Changes in the levels of both ATP and protein in relation to Hill reaction activity following cold and dark storage and illumination of leaves of Lycopersicon esculentum Mill. were studied. Loss of Hill reaction activity observed during cold and dark storage of leaves for 3-4 days was accompanied by about 50% decrease of both ATP and protein levels while the content of chlorophyll was not affected Illumination of cold and dark stored leaves (8000 lx for 2 h) resulted in almost a complete restoration of both ATP and protein levels as well as Hill reaction activity. The latter process proceeded, however with different kinetics than the former ones. The rate of Hill reaction activity increase very rapidly from the beginning of illumination while the ATP level diminished during the first hour of illumination. In addition there was a lag in the increases in protein content. By about two hours of illumination all these processes reached the maximum values. Following illumination of leaf dises stored in the cold and dark in the presence of either cycloheximide or DCMU, both ATP and proteins levels as well as Hill reaction activity were greatly diminished. These data seem to suggest that the lack of reactivation of Hill reaction activity in the presence of these two inhibitors is due to inhibition of ATP synthesis required primarily for manganese reincorporation into the thylakoid membrane and theraby restoration of Hill reaction activity (Kaniuga, Zabek and Sochanowicz, Planta 1978b). Contribution of cytoplasmic protein synthesis in this process appears to be of secondary importance, although the inactivation and reactivation of electron transport are accompanied by a large loss (as high as 50%) and the restoration of the initial protein content in leaves following illumination.

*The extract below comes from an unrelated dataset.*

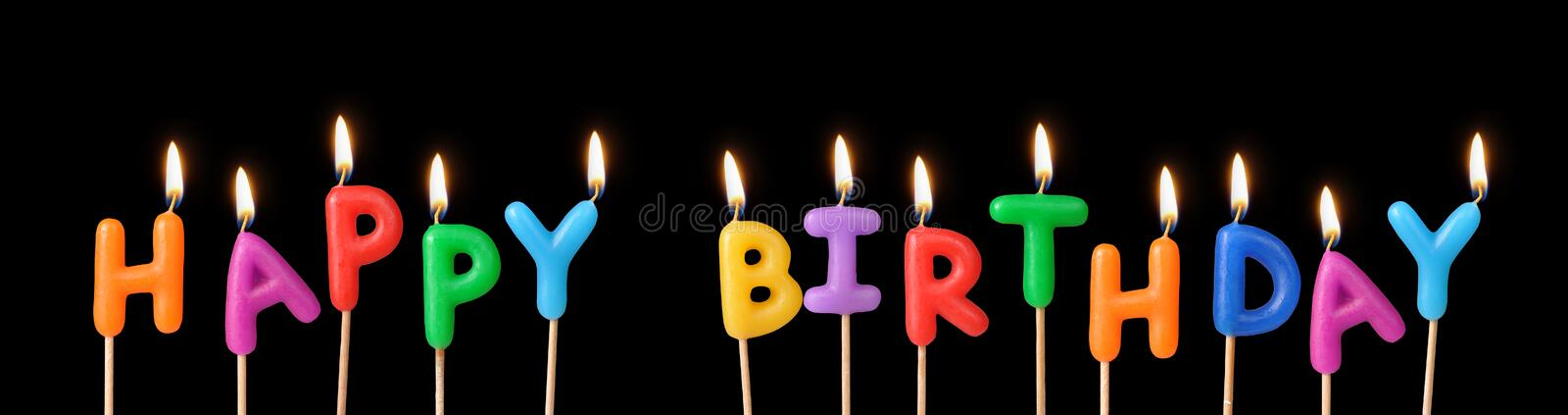 Happy birthday candles. A photo of happy birthday candles on black background stock photo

Photosynthetic apparatus in chilling-sensitive plants : III. Contribution of loosely bound manganese to the mechanism of reversible inactivation of hill reaction activity following cold and dark storage and illumination of Leaves.

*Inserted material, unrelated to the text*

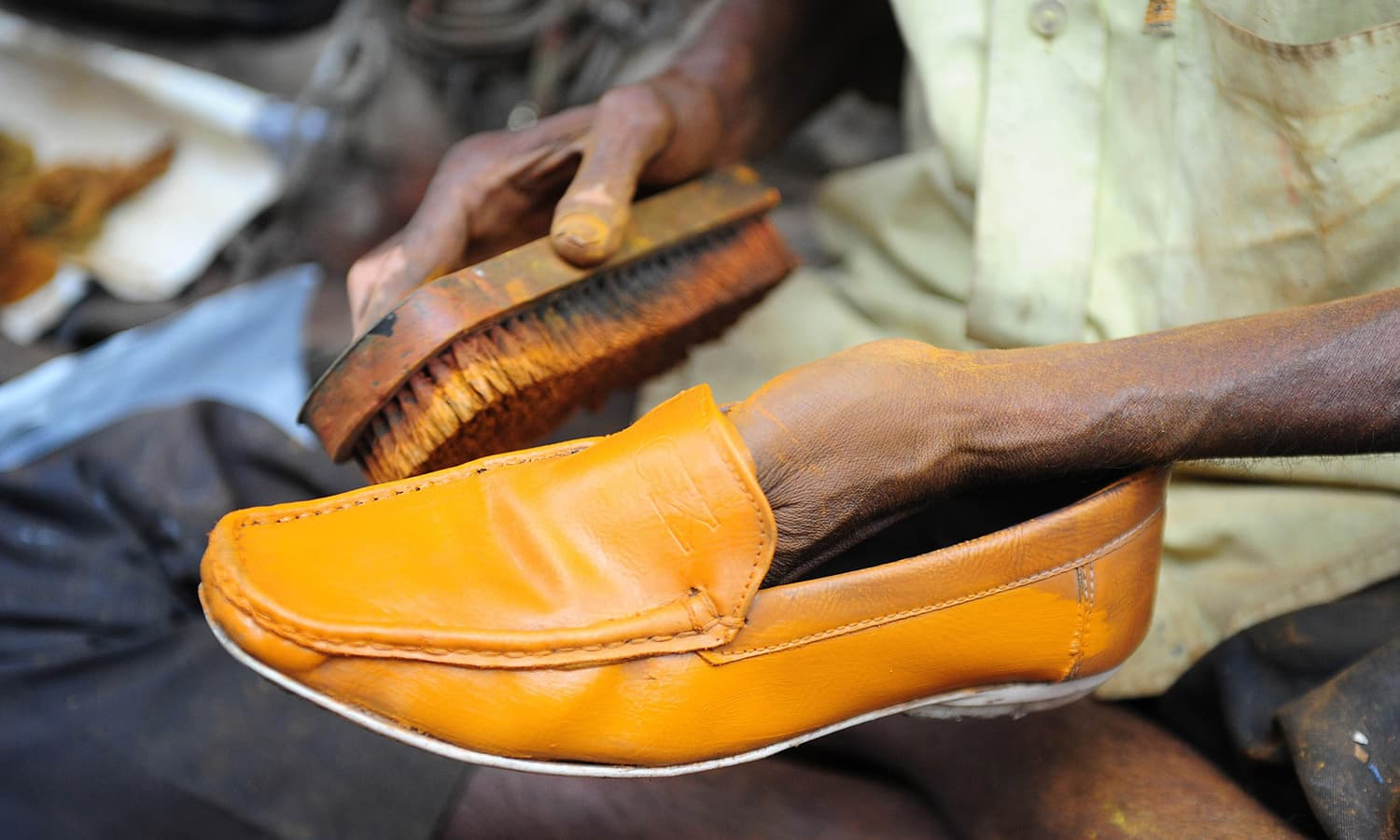 Polishing a shoe at the road-side. -AFP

The levels of both tightly and loosely bound Mn in chloroplasts from fresh, cold and dark stored as well as illuminated leaves of Lycopersicon esculentum Mill. were studied in relation to Hill reaction activity. The tightly bound Mn pool represents one third of the total Mn content in chloroplasts isolated from the fresh leaves, and its level does not change following cold storage and illumination of leaves. Upon cold and dark storage of leaves the loss from the chloroplasts of about 40%-50% of the total amount of Mn is accompanied by an almost complete inactivation of the Hill reactions, as studied with water as an electron donor, as well as by the appearance of an EPR signal characteristic of free Mn(2+) ions. Following illumination of such leaves, the restroration of Hill reaction activity is accompanied by an increase in the total Mn content in chloroplasts of up to 70%-80% of the Mn level measured in the fresh leaves and by disappearance of the EPR signal. In contrast, aging in the cold of isolated chloroplasts does not affect their Mn content. The addition of manganese does not result in the restoration of Hill reaction activity in chloroplasts from cold stored leaves but causes a restoration of this activity inhibited by linolenic acid. The data suggest that the loosely bound Mn pool (extractable with Tris) can be differentiated into two fractions: (1) one functionally inactive in electron transport and (2) one responsible for restoration of Hill reaction activity. Mn of the latter fraction (about 45% of the total Mn content) probably originates from the free Mn ions present in the interior of the chloroplasts following the cold and dark storage of leaves and from Mn reincorporated into chloroplasts from the cytoplasm. Incorporation of Mn from both these sources into thylakoid membrane to form a functionally active, loosely bound Mn pool proceeds during the illumination of leaves and results in the restoration of Hill reaction activity inhibited following the storage of leaves in dark and cold.